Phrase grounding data

------------------------

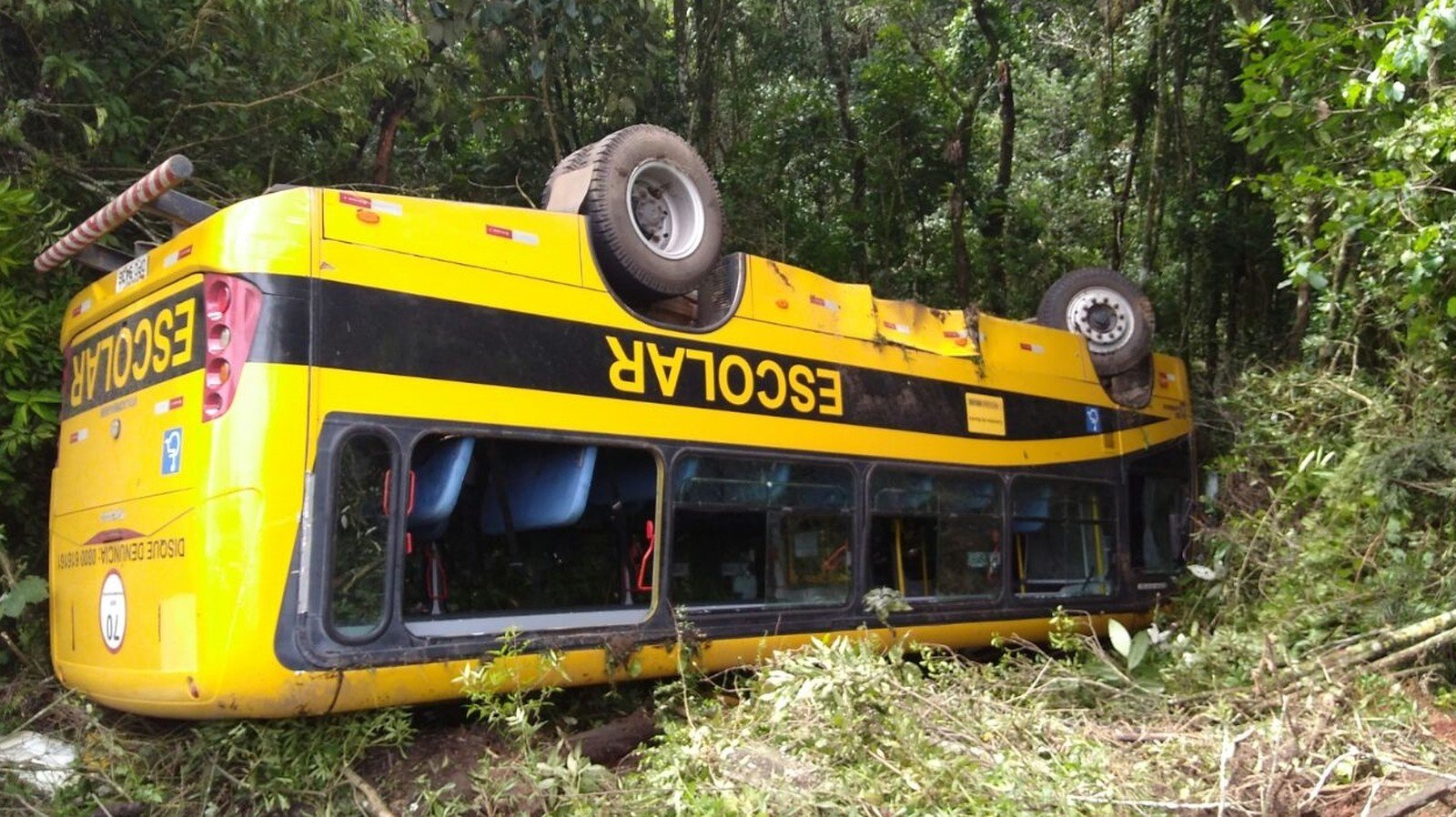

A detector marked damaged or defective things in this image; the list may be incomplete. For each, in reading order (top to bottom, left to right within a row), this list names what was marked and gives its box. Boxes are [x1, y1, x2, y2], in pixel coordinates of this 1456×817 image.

overturned yellow bus [43, 124, 1194, 717]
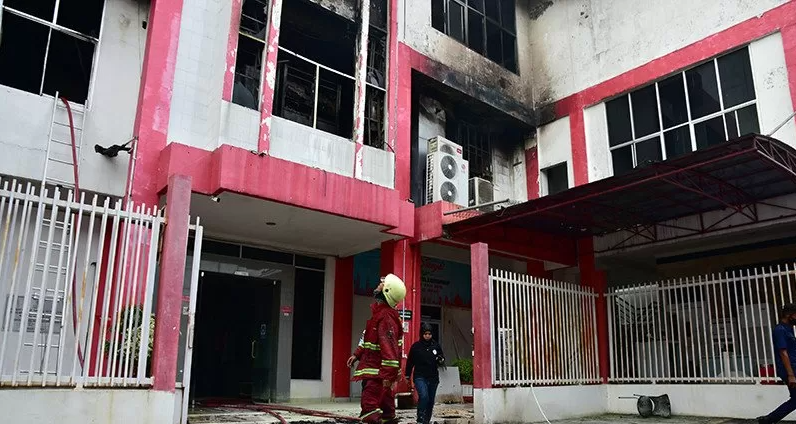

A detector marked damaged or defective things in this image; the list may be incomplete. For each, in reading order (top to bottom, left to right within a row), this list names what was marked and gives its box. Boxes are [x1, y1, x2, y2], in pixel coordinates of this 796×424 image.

broken window [0, 1, 105, 104]
broken window [274, 0, 358, 138]
broken window [430, 0, 516, 73]
broken window [608, 47, 760, 176]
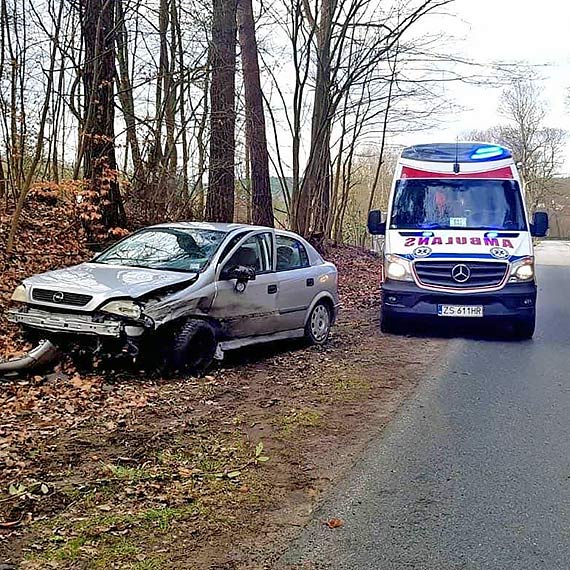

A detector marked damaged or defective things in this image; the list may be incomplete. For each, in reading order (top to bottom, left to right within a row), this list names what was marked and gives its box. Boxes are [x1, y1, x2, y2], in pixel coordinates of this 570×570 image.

damaged car hood [23, 262, 197, 310]
crashed silver opel [5, 222, 338, 372]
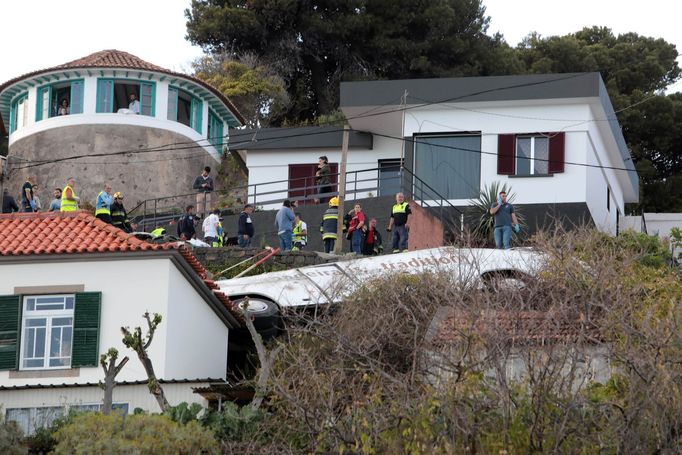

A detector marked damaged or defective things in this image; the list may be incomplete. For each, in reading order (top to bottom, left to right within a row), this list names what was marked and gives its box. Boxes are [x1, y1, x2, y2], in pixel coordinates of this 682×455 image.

crashed vehicle [215, 246, 544, 338]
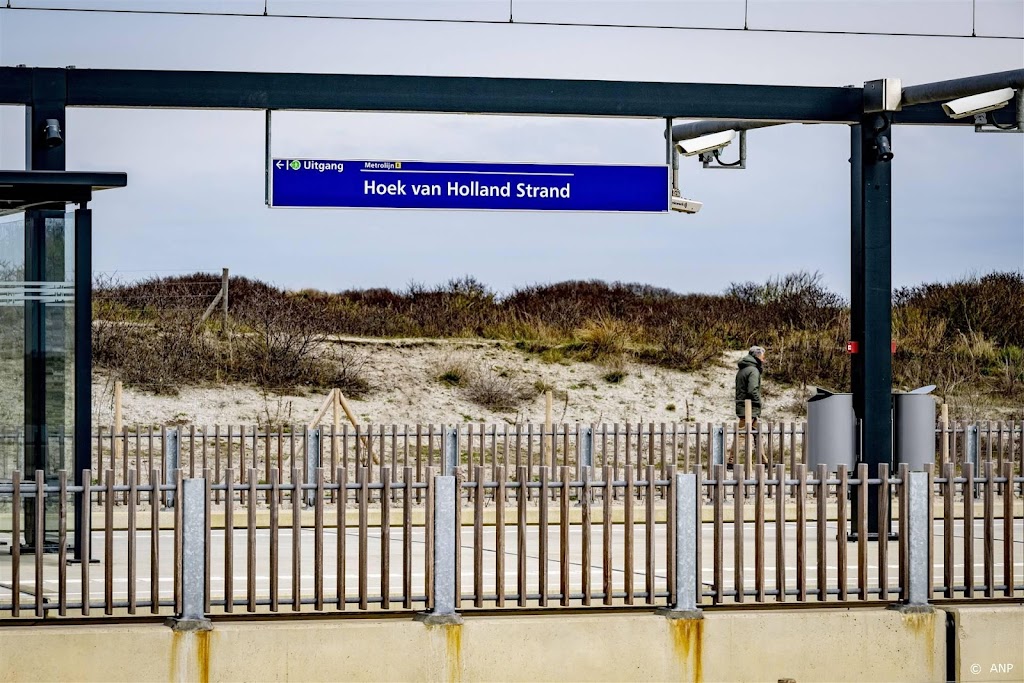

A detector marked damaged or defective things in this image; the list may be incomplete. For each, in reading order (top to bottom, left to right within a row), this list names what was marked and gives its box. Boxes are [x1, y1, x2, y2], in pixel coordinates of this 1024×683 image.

rust stain on concrete [671, 618, 704, 683]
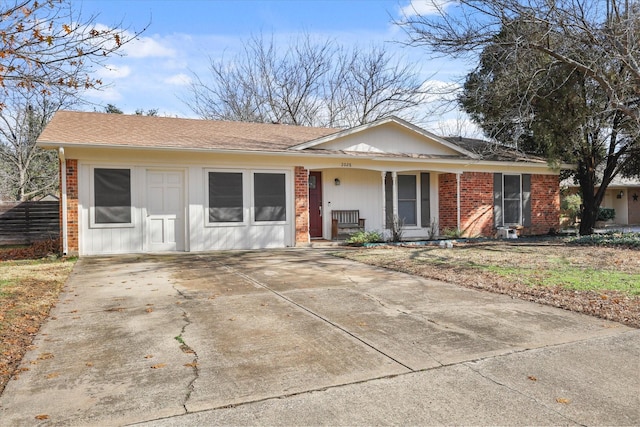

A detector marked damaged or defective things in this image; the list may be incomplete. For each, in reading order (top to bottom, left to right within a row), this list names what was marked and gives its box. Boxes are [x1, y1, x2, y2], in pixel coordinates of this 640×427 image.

cracked concrete [1, 249, 640, 426]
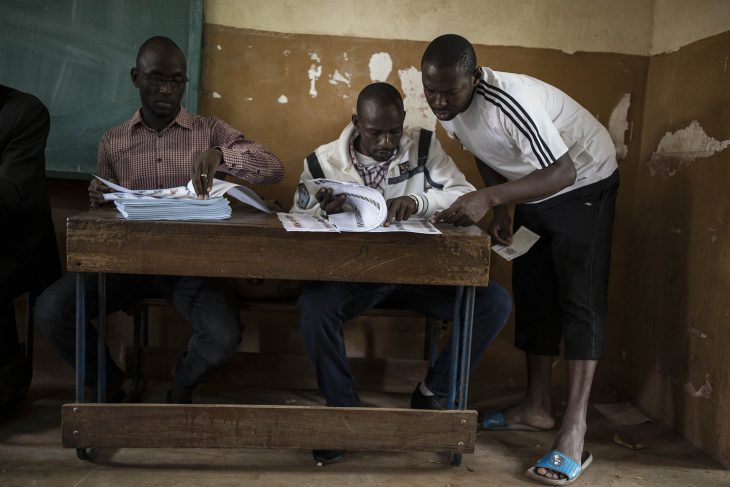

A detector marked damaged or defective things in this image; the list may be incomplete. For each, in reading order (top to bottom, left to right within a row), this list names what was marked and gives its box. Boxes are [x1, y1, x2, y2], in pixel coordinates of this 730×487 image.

peeling paint [330, 68, 352, 86]
peeling paint [366, 52, 390, 82]
peeling paint [396, 66, 436, 132]
peeling paint [604, 92, 628, 159]
peeling paint [644, 120, 724, 179]
peeling paint [684, 378, 712, 400]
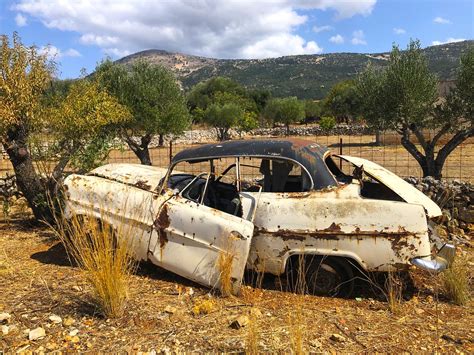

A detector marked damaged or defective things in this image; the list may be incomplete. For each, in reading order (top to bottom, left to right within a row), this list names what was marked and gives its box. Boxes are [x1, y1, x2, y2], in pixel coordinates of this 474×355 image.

------------------------

» **WORK TO COMPLETE**
Please print the records above word for word, leaving every image out.

» **WRITTEN ANSWER**
A detector marked damaged or defective things in this image; the list may be incomplete. For each, in reading order (top to bottom, left to right within a row), this list names what was marked and gives its box. Boxes are [x1, y1, x2, y2], in pixel coordinates of this 1456×817 image.

overturned yellow bus [43, 124, 1194, 717]

A detector marked damaged or defective things in this image; the list may be incomplete. For each, in reading order (top to bottom, left to right within a row), this list names what was marked and gives its box. Boxes are [x1, y1, x2, y2], in pixel coordinates of this 796×424 image.

broken window [0, 1, 105, 104]
broken window [274, 0, 358, 138]
broken window [430, 0, 516, 73]
broken window [608, 47, 760, 176]

A detector marked damaged or defective things in this image; the list may be incomplete. For each, in reading order (top to bottom, left to right within a row), this list names what was marked and gives its box. Boxes are [x1, y1, x2, y2], in pixel coordinates of this 570×570 image.

damaged car hood [23, 262, 197, 310]
crashed silver opel [5, 222, 338, 372]

A detector marked damaged or defective things in this image; the list may be incomplete. For each, in reading order (top to bottom, left to right within a row), this list names what was marked and gives its box. Boxes are [x1, y1, x2, y2], in pixel coordinates of this 682×455 image.

crashed vehicle [215, 246, 544, 338]

A detector marked damaged or defective things in this image; the list may be incomplete. For each, in reading order (top to bottom, left to right within a row), this list names what was marked and gives its box. Boxes are [x1, y1, x2, y2], in pixel coordinates of this 1024×683 image.

rust stain on concrete [671, 618, 704, 683]

A detector marked damaged or defective things in this image; the list may be incomplete. For each, in reading order (top to bottom, left to right within a row), this list names what was marked and gives its box. Boxes are [x1, y1, x2, y2], in pixel coordinates of this 640×427 image.

cracked concrete [1, 249, 640, 426]

A detector marked damaged or defective things in this image; the list may be incomplete. For each, in reading order (top to bottom, left to right within a row), this list names what was marked and gives its box. Boxes are [x1, y1, x2, y2], in pixel coordinates of this 730×487 image.

peeling paint [330, 68, 352, 86]
peeling paint [366, 52, 390, 82]
peeling paint [396, 66, 436, 132]
peeling paint [604, 92, 628, 159]
peeling paint [644, 120, 724, 179]
peeling paint [684, 378, 712, 400]

A detector marked damaged or defective things in this image; the list may be incomplete. For each, in reading order (top to bottom, left to right within a row), this list names what was marked and gives its box. Boxes are [x1, y1, x2, y2], in pixel coordinates of this 474×355 image.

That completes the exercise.